→ SOURCE DOCUMENT
*** Block opens ***
Stroke + Rehab Model Prompt 1

### Main command

Code a discrete-event simulation model of an Acute Stroke Unit (ACU) in python 3.10 and simpy 4. 

Please code the full model specified. Do not return a simplified version. Show all code.

### General model logic

All time units in the model are in days.

The model should count the total number of patient arrivals.  The first patient to arrive has an identifier of 0. For each subsequent patient increment the identifier by 1.  
The model should also maintain counts of the number of patients broken down by their type.

Patients to arrive at the ACU from four different sources: Stroke, TIA, Complex Neurological, or Other. 
Each source had a different inter-arrival time distribution.  
After patients arrive they immediately leave the model.

All patient types must have their own generator function.

The model should print out useful information after each event.

The model should include a user settable run length. This defaults to 5 years.

### Simulation inputs

the interarrival time distributions and parameters of patients are dependent on patient type. For each distribution time is measured in days.

Stroke = Exponential: 1.2
TIA = Exponential: 9.3
Complex Neurological = Exponential: 3.6
Other = Exponential: 3.2

### simulation methodology

numpy should be use for sampling.

each interarrival distribution should have its own numpy.random.Generator object.

Refactoring prompts#

Within an iteration, we occasionally made use subsequent short prompts to the refactor (another term is “nudge”) the code closer to our requirements or expectations. For example, if the code generated made was a set of functions when we preferred classes. For example:

re-factor the coding into a CCU class.

One-shot prompt engineering#

When refactoring of code was judged to be complex we chose to provide a short example of the refactoring in the prompt for the LLM to mimic (so called 1-short prompt engineering).
An exert from a prompt given to the LLM from the Stroke + Rehab model is shown below where we are refactoring the code to use random sampling that following best practice. The LLM must modify the code in multiple methods and also count from 0 to the number of random streams implemented. We therefore provide an example of how this should be implemented.

modify the acute_treatment functions in `AcuteStrokeUnit` class. Do not modify the acute_treatment functions.

code that uses `numpy.random`, must be replaced with a call to a unique stream in the `Experiment` list `streams`. Select the stream using a hard coded integer. Start from zero and increment by 1 each time to allocate a unique number to each stream.  E.g. in `stroke_acute_treatment` the first instance of `length_of_stay = np.random.lognormal(mean=mu, sigma=sigma)` becomes `length_of_stay = self.experiment.streams[0](mean=mu, sigma=sigma)`; the second instance uses index 1 and the third uses index 2.
*** Block closes ***
→ COLLECTED DATA
*** Block opens ***
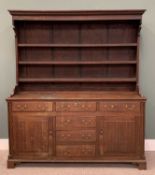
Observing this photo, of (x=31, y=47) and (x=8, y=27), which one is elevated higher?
*** Block closes ***
→ EXERCISE INSTRUCTIONS
1. In the Stroke + Rehab prompt text, what is the default run length of the simulation model?
2. Decide whether each statement agrees with the Stroke + Rehab prompt text. Answer yes or no for each and quote the text's deciding words.
(a) The first patient to arrive is given an identifier of 1.
(b) Each interarrival distribution has its own numpy.random.Generator object.
(c) TIA patients have an exponential inter-arrival time with a parameter of 3.6 days.
3. Write the next section of the Stroke + Rehab prompt text, continuing after its final sentence.

→ ANSWER LIST
1. 5 years.

2.
(a) No: "The first patient to arrive has an identifier of 0."
(b) Yes: "each interarrival distribution should have its own numpy.random.Generator object."
(c) No: "TIA = Exponential: 9.3"

3.
Numbered steps#

Many simple functions in programming are a series of steps to be followed by the Python interpreter. Where they were very clear we specified them as a number ordered list of natural language instructions that the LLM could follow. The below illustrate such a prompt applied to creating an initial iteration of a streamlit inteface for the Stroke+Rehab model

write python code that creates an interactive user interface using the package streamlit.

The interface should include a main window.

The main window contains a button labelled “Simulate”. After the button is pressed the following logic is implemented:

1. display a spinner with the text “please wait for results”.

2. run the python code included below

3. display a streamlit table for df_acute and df_rehab results

4. display all plots.  Plotting functions return a tuple of figure, axis.

All classes and functions should be imported from a module called `stroke_rehab_model`

Restrictive clauses in prompts#

We appended restrictive clauses to our prompts to avoid changes to parts of the code that were not part of our design. For example, when specifying a modification to the treatment of patients we could append “Do not modify the patient_generator functions at all” to ensure these were not modified in the same way. Similarly if we were interested in refactoring the Experiment class to add new variables we might specify “only modify the Experiment class” or “do not modify the CCU class” to avoid small changes to the design between iterations.